Dozens of protesters gathered in Damascus on Sunday for a rare demonstration in front of Syria’s parliament against a 40 percent hike in fuel prices announced last week.
As lawmakers met inside the parliament building, protestors carried signs reading “No to corruption!” and “Parliament — stand with the people, say no to raising prices!”
“No to rising prices, people are starving to death,” another read.
The demonstration appeared to be tolerated by Syria’s authorities, with about a dozen riot police stationed near parliament allowing the protest to go ahead.
In a letter to parliament, a copy of which was obtained by AFP, the demonstrators called on lawmakers to “cancel their decision to raise the prices of petroleum products.”
“The strike will continue on a daily basis until we get a response and the protest’s goal is achieved,” the letter said.
On Thursday Syria’s government ordered the price of a litre of petrol increased from 160 to 225 S yrian pounds (about 90 US cents), state news agency SANA said, with similar increases for cooking gas and diesel.
“We called for this strike to protest the rising prices of petroleum products which will in turn negatively affect all other prices,” said Firas Nadim, a member of a consumer protection group that organised the demonstration.
“The government had been trying to improve the quality of life for the average citizen, but now they are trying to starve him,” Nadim told AFP.
Lawmakers were meeting for their second session since being elected in April.

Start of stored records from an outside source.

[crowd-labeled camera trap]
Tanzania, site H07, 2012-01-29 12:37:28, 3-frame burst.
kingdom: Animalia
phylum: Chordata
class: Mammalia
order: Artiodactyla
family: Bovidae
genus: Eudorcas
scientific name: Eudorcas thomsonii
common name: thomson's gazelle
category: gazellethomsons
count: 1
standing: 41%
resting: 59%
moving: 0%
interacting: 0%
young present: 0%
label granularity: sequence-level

SANA quoted parliamentarians as stressing “the need to postpone the official decision on amending the prices of oil products and to study the extent of its effect on the quality of life.”
Oil production has slumped in Syria since the beginning of the country’s five-year civil war, which has killed more than 280,000 people, displaced millions and devastated the economy.
While residents of Damascus have remained relatively insulated from the violence, they have suffered from inflation and severe unemployment.
Damascus witnessed some anti-government demonstrations in 2011, when Syria’s conflict first erupted.
But as violence increased throughout the country, street protests in the capital became increasingly rare.
Sunday’s gathering followed expressions of frustration on social media, in some cases even from supporters of President Bashar al-Assad, over the government’s economic policies.